What we need to do is to load the images from the folders named cats and dogs which come from both test_set and training_set. This basically means that we will do the exact same thing four times. In order to make things simple, I decided to create a function for that which I name load_images(). The function is shown in Codeblock 3 below.

# Codeblock 3
def load_images(path):

    images = []
    filenames = os.listdir(path)

    for filename in tqdm(filenames): 
        if filename == '_DS_Store':
            continue
        image = cv2.imread(os.path.join(path, filename))
        image = cv2.resize(image, dsize=(100,100))
        image = cv2.cvtColor(image, cv2.COLOR_BGR2RGB)
        images.append(image)

    return np.array(images)

The load_images() function is considerably simple. It works by accepting a directory address where the images are stored (path). Every single file in the folder is going to be loaded using cv2.imread(). Those images are then resized to 100×100 and converted to RGB (remember that by default OpenCV loads images in BGR).

_SHORT TASK_
Extend the walkthrough on loading the cat and dog images, picking up after its last sentence.

_DATA SEGMENT_
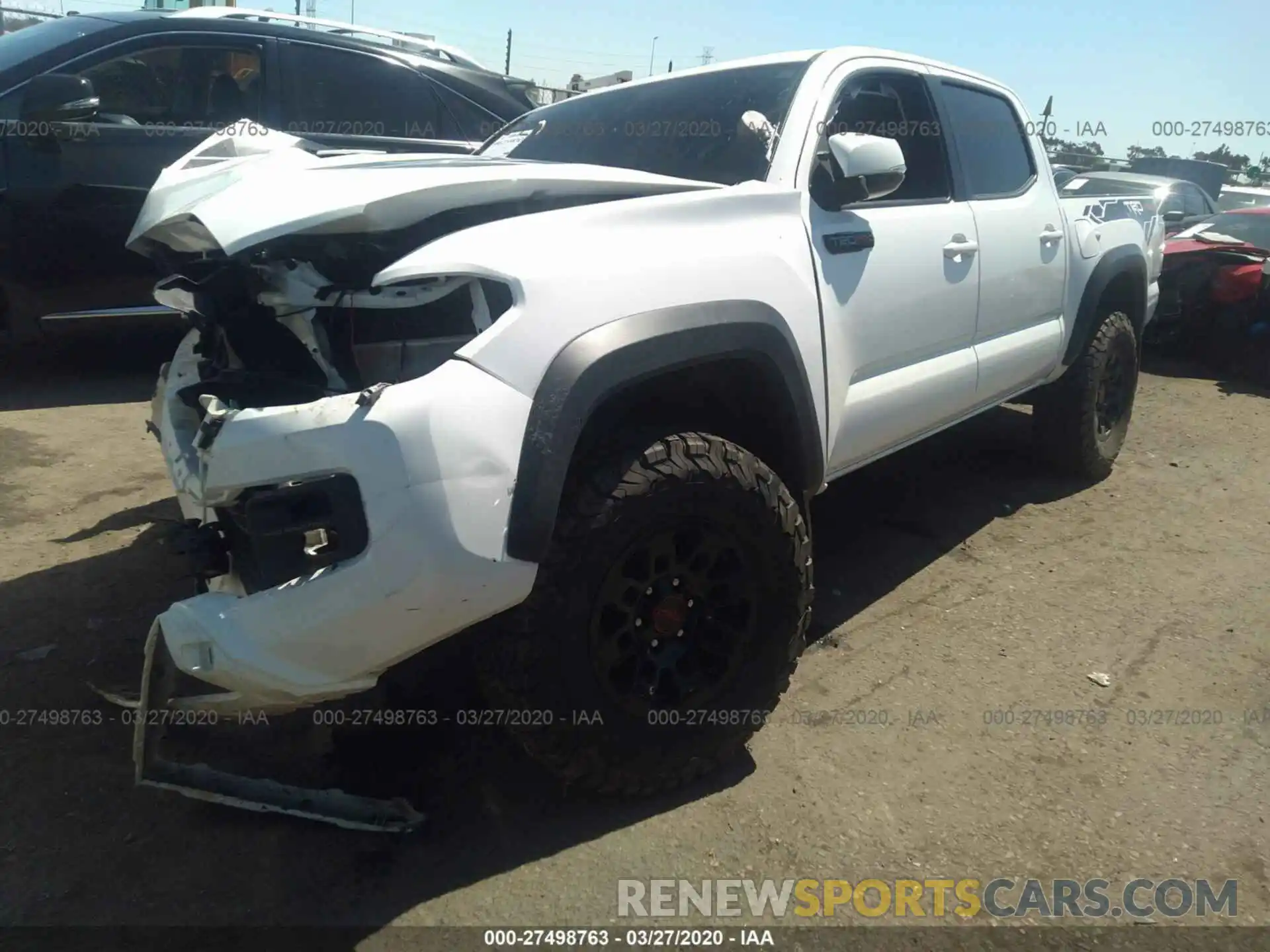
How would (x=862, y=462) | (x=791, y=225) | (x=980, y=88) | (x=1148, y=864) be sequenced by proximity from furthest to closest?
(x=980, y=88) → (x=862, y=462) → (x=791, y=225) → (x=1148, y=864)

_RESULT_
If you take a closer look at the above code, you will see that I use an if statement which is going to turn True whenever it accesses a file named _DS_Store. And we are going to get rid of that. To be honest I am not sure what file it actually is, but it appears on all folders that we are working with.

As the load_images() function has been created, now that we will use it to actually load the images. We can see the code below that I store the images in cats_train, dogs_train, cats_test, and dogs_test which I think the name of these arrays are self-explanatory.

# Codeblock 4
cats_train = load_images('/kaggle/input/cat-and-dog/training_set/training_set/cats')
dogs_train = load_images('/kaggle/input/cat-and-dog/training_set/training_set/dogs')

cats_test = load_images('/kaggle/input/cat-and-dog/test_set/test_set/cats')
dogs_test = load_images('/kaggle/input/cat-and-dog/test_set/test_set/dogs')

It takes around 65 and 13 seconds to load all training and testing data respectively. We can also see in the progress bar above that that the number of cat images in training set is 4000 while the dogs are 4005.

The value of 4001 and 4006 in the above progress bar are actually the number of iterations that we make when accessing all files in the folder. But we need to subtract it by 1 to get the actual number of images thanks to the _DS_Store file that we skipped.

Just to ensure that we have loaded those images properly, we are going to check the shape of those arrays by running the Codeblock 5 below. Here we can see that all images have successfully been loaded and reshaped to the dimension that we specified earlier.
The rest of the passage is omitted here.